(Stored data entries)
▬▬▬▬▬▬

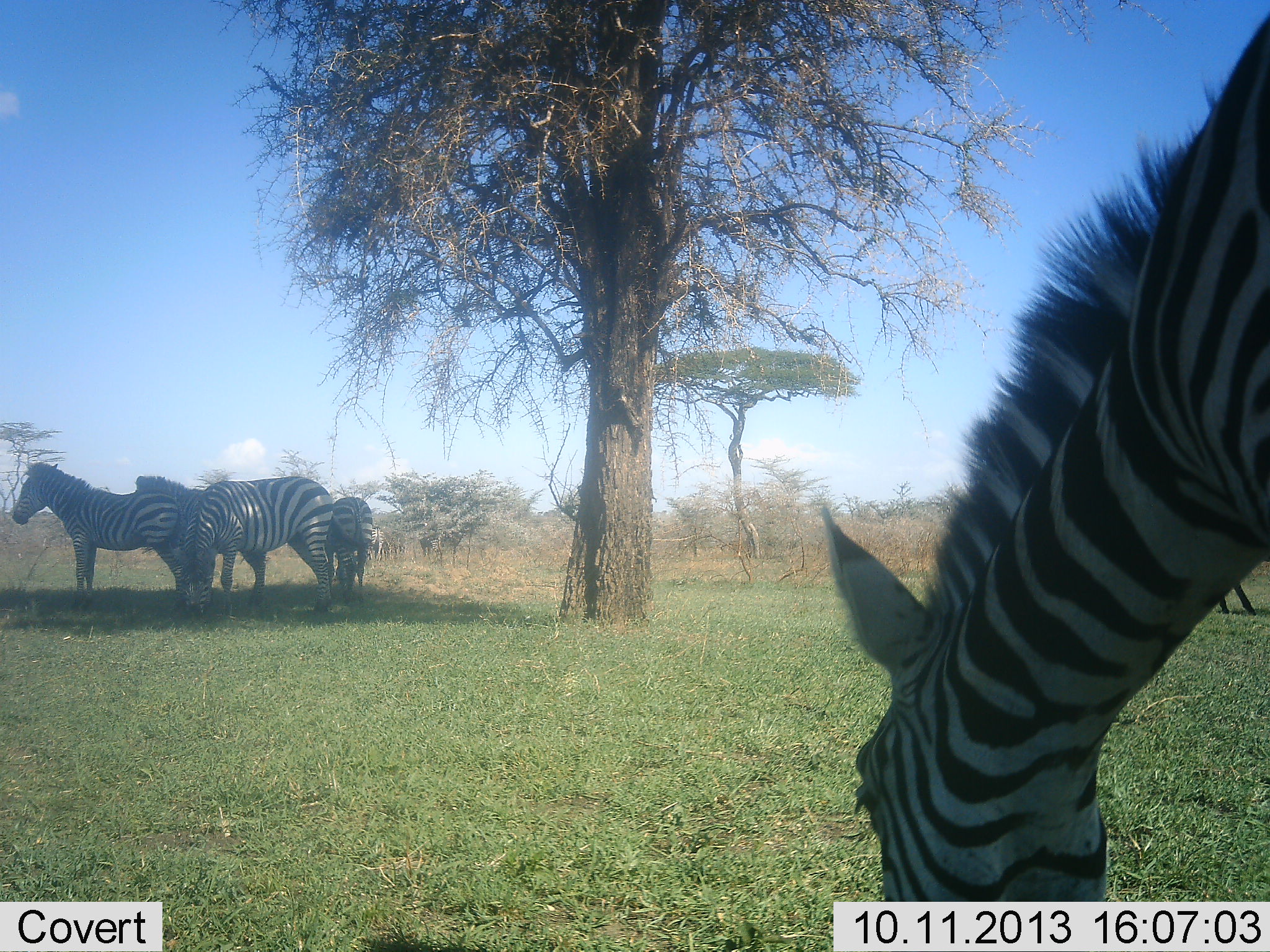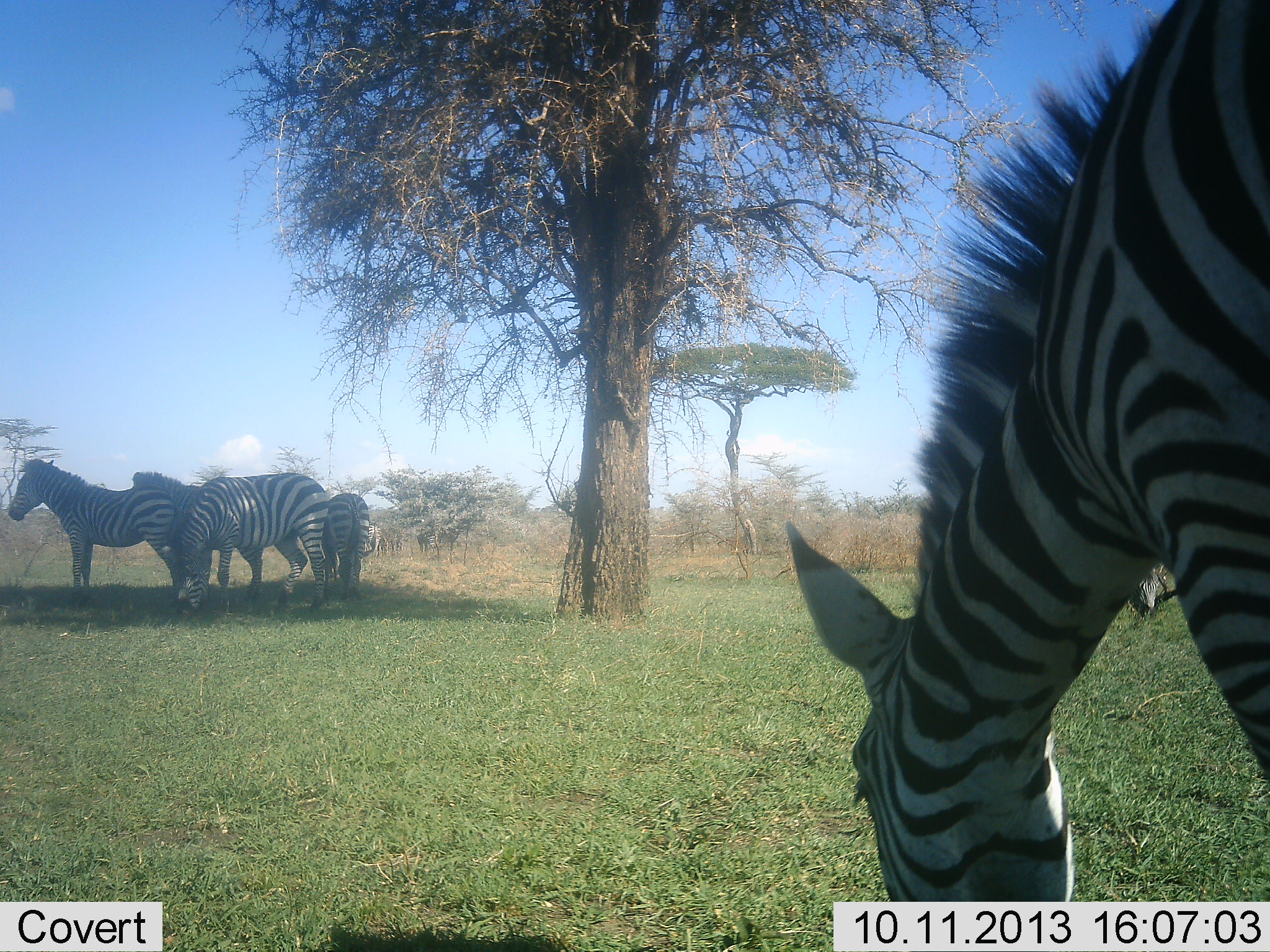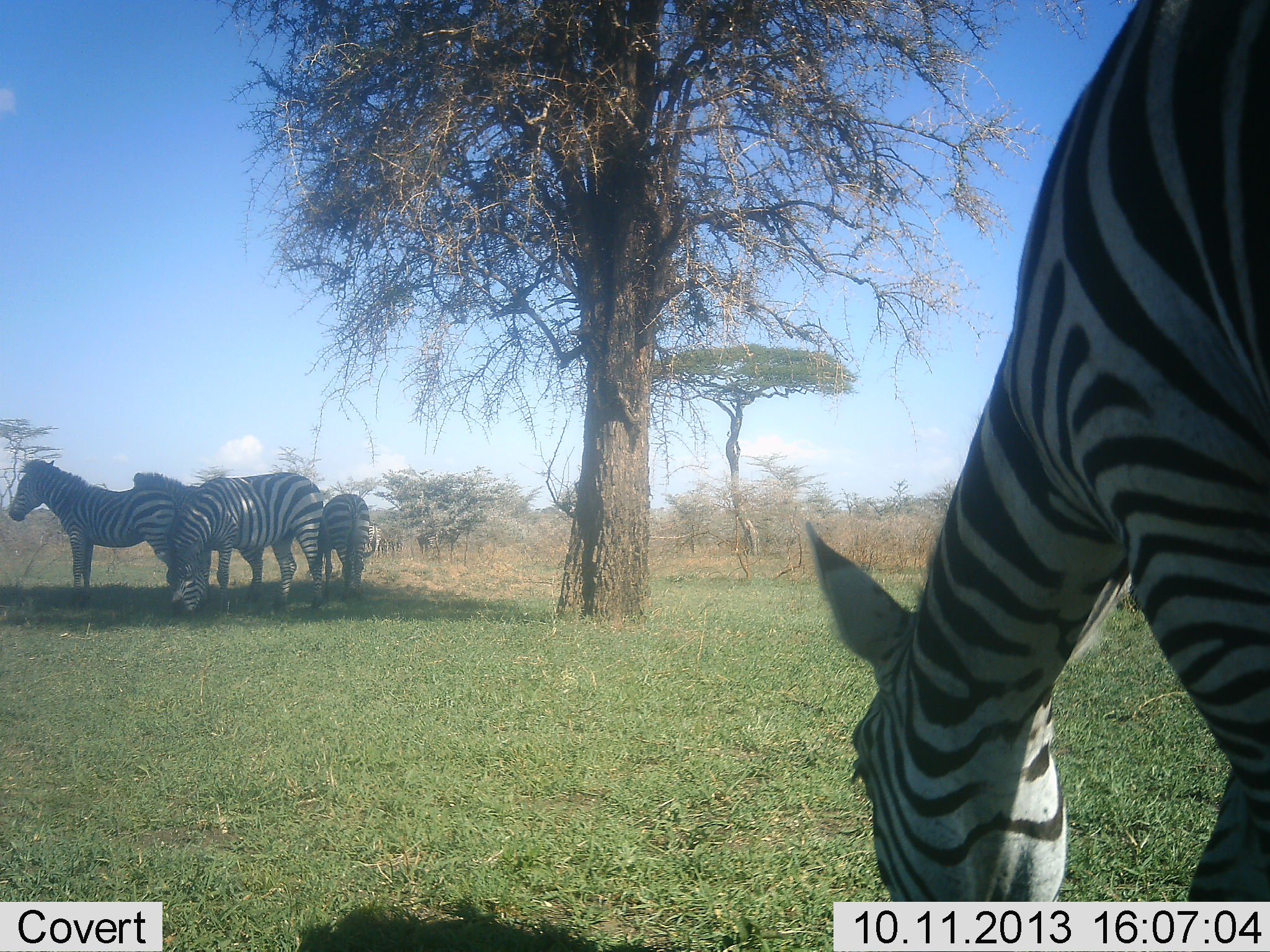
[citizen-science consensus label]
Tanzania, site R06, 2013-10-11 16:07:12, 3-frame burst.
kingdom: Animalia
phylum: Chordata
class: Mammalia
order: Perissodactyla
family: Equidae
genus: Equus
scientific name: Equus quagga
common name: plains zebra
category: zebra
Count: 6.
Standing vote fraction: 89%.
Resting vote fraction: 6%.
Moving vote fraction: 17%.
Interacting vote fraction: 0%.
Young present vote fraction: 22%.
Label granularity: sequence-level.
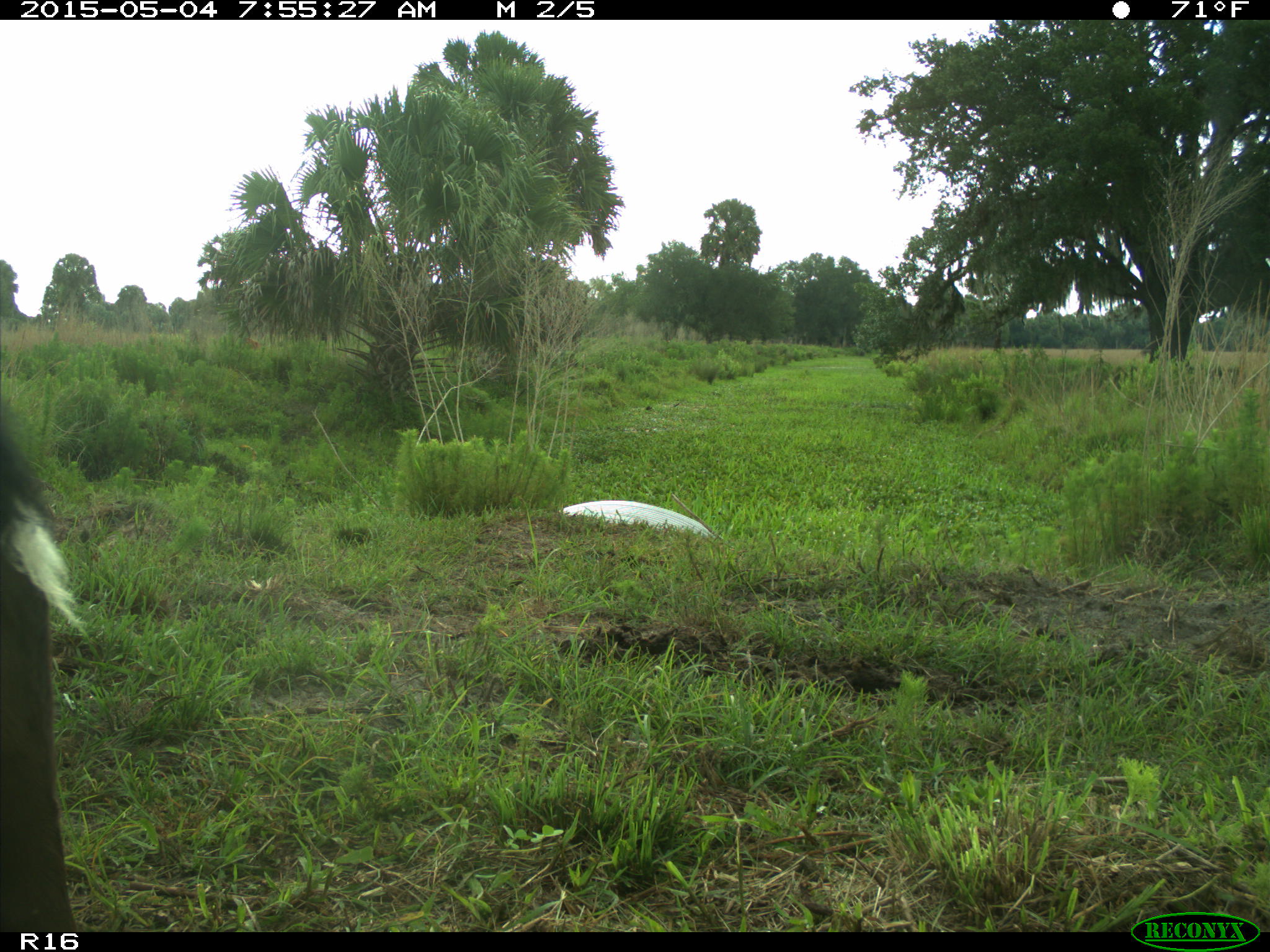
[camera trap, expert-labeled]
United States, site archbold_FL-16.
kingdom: Animalia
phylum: Chordata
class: Mammalia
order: Artiodactyla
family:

▬▬▬▬▬▬

§ **What you need to do**:
Retype exactly the lines from the line containing "common name: plains zebra" through the end of the entries above, including both ends, and leave every picture out.

§ **Response below**:
common name: plains zebra
category: zebra
Count: 6.
Standing vote fraction: 89%.
Resting vote fraction: 6%.
Moving vote fraction: 17%.
Interacting vote fraction: 0%.
Young present vote fraction: 22%.
Label granularity: sequence-level.
[camera trap, expert-labeled]
United States, site archbold_FL-16.
kingdom: Animalia
phylum: Chordata
class: Mammalia
order: Artiodactyla
family:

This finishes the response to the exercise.